Hablo del siglo XXI ¿y esto qué significa?, simple y sencillamente hacer frente a una serie de problemas y circunstancias que de no ser atendidas resaltarán la pobreza y marginalidad, el cambio climático del que muchos hablan y escasos, pero muy escasos ven la magnitud, saben de la baja resiliencia de comunidades y grupos con alta vulnerabilidad, pero no sólo las personas, pues hay regiones y especies animales que son amenazadas. Permítanme poner un ejemplo, de lo que parece insignificante pero tiene un alto impacto; se ha hablado de la importancia de las abejas en el proceso de polinización, misma que tampoco se ha valorizado pero que gracias a ella es posible disponer de una serie de alimentos y especies vegetales indispensables para la vida, ello ha llevado a que la abeja deje der vista como una especie que sólo sirve para hacer miel y dar pinchazos, esta concientización ha llevado a que en diversos países se tomen acciones reales.

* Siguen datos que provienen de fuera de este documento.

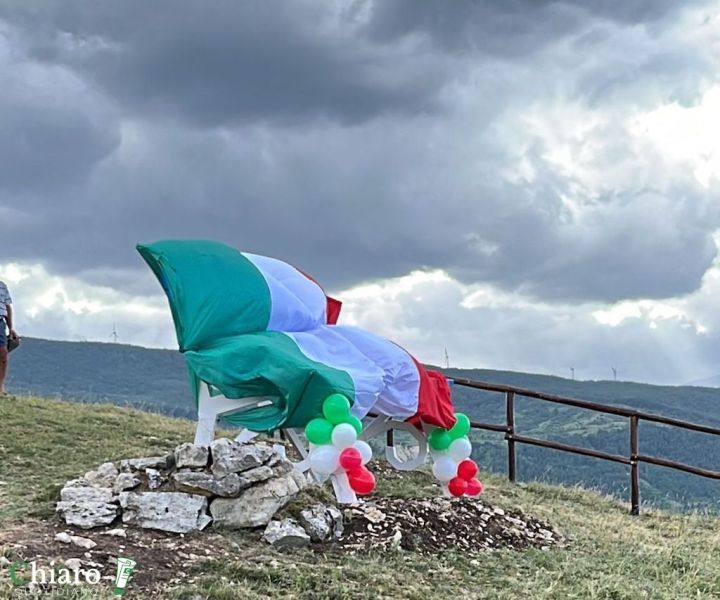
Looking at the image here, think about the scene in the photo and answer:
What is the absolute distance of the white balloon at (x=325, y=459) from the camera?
7.99 meters

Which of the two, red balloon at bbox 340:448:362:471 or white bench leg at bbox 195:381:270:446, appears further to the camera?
white bench leg at bbox 195:381:270:446

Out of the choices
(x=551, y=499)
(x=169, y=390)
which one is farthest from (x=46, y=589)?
(x=169, y=390)

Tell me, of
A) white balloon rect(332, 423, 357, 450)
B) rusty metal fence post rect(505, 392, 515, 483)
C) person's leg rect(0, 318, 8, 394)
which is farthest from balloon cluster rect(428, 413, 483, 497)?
person's leg rect(0, 318, 8, 394)

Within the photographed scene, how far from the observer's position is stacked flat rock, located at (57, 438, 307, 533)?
7.40m

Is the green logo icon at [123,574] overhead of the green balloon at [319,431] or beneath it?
beneath

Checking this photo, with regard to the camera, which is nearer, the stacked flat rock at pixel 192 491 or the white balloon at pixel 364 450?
the stacked flat rock at pixel 192 491

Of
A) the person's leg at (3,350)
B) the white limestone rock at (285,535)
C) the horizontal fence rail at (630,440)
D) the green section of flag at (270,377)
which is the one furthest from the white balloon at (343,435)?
the person's leg at (3,350)

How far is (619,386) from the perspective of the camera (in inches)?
7141

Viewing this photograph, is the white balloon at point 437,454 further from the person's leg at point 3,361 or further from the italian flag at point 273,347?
the person's leg at point 3,361

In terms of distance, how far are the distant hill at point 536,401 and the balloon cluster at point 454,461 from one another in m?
55.8

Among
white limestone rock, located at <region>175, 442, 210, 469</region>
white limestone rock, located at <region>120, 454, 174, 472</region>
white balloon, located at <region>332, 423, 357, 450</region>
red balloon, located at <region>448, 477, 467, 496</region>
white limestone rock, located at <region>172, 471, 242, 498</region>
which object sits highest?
white balloon, located at <region>332, 423, 357, 450</region>

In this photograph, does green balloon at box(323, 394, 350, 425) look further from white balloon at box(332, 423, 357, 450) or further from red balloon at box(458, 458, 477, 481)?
red balloon at box(458, 458, 477, 481)

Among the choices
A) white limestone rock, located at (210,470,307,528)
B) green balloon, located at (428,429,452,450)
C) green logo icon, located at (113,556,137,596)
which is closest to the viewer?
green logo icon, located at (113,556,137,596)

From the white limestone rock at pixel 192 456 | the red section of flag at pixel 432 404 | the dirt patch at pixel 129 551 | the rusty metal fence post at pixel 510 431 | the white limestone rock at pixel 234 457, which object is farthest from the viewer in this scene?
the rusty metal fence post at pixel 510 431
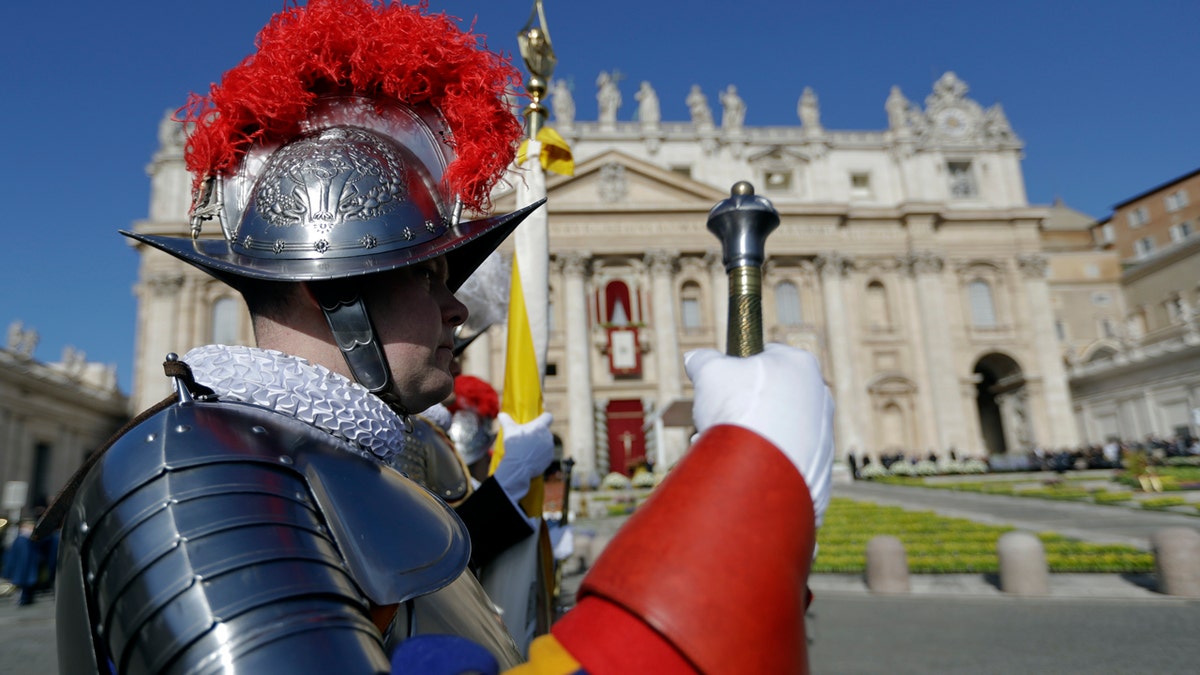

México con la biodiversidad con que cuenta tanto en el sur, el cual presenta una mayor disponibilidad de agua, así como en el centro norte con baja disponibilidad de agua, pero que a pesar de existir desierto, se cuenta con una biodiversidad en fauna y flora con un impacto real y vital en el ciclo de la vida, pero el hecho de que pasen invisibles y no se dé el valor, implica un retroceso, el agua es vista bajo esa tesitura desactualizada para el actual siglo. Las propuestas de hacer llegar agua a los marginados se asemejan a las realizadas en los primeros años del siglo XX en que la administración de Porfirio Díaz que quería que las ciudades se asemejaran al concepto de modernidad de las urbes europeas en su infraestructura y naciente cultura de la higiene. Pero bajo la forma de concebirlo es que no se pudo concretizar, ni podrá concretizarse si persistimos en las mismas formas, la planeación y diseño de ciudades y redes de abastecimiento, alcantarillado, saneamiento y reutilización de agua residual debe mantener otro enfoque a lo tradicional.

El enfoque debe partir de buscar alternativas a la tradicional visión antropocéntrica, al cambio de costumbres y sentido de responsabilidad por los recursos, este último se encuentra ajeno en el ser humano, independientemente de si tiene o no un alto nivel de estudios o situación económica, la depredación sigue presente, insisto ajeno al status. Y esto ¿qué tiene que ver con el Plan Nacional de Desarrollo y el agua? Simplemente la oportunidad de cambiar la visión, el pasado está a nuestra espalda, y el futuro es hacia donde debemos mirar, cambiar la visión antropocéntrica y ser conscientes del cambio climático, que será más lacerante y matizará la desgracia en los grupos pobres y vulnerables, eso debió considerar el PND 2019-2024. Estimados lectores estas deben ser acciones tendientes a que, en México y Aguascalientes el agua nos alcance.